***** QUOTED TEXT

But not only did the organizational context influence what I did every day in my classroom. My beliefs about how history should be taught, what my Glenville students should learn, how students learn best in groups of 30 or more, and truth be told, which historical topics I enjoyed teaching also shaped what I did in daily lessons.

The organizational context remained the same  for the years I worked at Glenville but my beliefs slowly changed as I experimented with new content, different classroom tasks, and yes, the varied technologies of the day. And those technologies became integral to my daily lessons. They helped me do what I felt was necessary to communicate important knowledge and help students acquire essential skills.

Looking back to the late-1950s and early 1960s classroom technologies from the vantage point of 2013 surely makes teaching seem, well, paleolithic. (For a romp through history of classroom devices see Jeff Dunn’s photos and descriptions).

**********

§ YOUR TASKS:
1. From the passage on teaching at Glenville, reproduce the section that begins at the words "But not only" and stops after the words "acquire essential skills.".
2. According to the passage on teaching at Glenville, what stayed the same during the years the writer worked there?

***** RECORDED DATA

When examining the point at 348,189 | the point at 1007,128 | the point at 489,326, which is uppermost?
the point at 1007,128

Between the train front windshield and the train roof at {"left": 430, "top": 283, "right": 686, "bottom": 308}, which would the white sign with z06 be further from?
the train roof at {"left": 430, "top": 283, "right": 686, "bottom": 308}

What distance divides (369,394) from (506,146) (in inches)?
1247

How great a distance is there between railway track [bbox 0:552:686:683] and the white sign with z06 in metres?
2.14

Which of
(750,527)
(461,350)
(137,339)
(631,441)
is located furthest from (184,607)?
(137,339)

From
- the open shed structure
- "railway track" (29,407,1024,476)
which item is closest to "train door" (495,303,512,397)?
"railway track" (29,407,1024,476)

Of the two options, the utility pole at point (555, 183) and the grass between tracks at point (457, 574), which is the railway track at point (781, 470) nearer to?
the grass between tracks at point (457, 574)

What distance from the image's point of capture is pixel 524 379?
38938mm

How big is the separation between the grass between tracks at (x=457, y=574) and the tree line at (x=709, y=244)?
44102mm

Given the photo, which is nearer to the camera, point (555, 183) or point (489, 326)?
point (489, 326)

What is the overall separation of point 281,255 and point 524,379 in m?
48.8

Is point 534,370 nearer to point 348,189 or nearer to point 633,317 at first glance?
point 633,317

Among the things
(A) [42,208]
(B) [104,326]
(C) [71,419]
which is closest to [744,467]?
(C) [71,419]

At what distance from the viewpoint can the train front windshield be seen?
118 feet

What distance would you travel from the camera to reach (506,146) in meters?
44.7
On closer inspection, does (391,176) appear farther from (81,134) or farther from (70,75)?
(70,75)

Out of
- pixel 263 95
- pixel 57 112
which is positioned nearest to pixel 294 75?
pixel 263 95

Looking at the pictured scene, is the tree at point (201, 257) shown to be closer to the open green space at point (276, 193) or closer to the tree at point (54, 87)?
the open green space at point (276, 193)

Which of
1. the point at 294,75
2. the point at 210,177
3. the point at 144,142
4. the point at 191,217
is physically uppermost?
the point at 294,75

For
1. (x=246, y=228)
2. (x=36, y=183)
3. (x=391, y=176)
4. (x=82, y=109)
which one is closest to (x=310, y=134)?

**********

§ TASK ANSWERS:
1.
But not only did the organizational context influence what I did every day in my classroom. My beliefs about how history should be taught, what my Glenville students should learn, how students learn best in groups of 30 or more, and truth be told, which historical topics I enjoyed teaching also shaped what I did in daily lessons.

The organizational context remained the same  for the years I worked at Glenville but my beliefs slowly changed as I experimented with new content, different classroom tasks, and yes, the varied technologies of the day. And those technologies became integral to my daily lessons. They helped me do what I felt was necessary to communicate important knowledge and help students acquire essential skills.

2. The organizational context.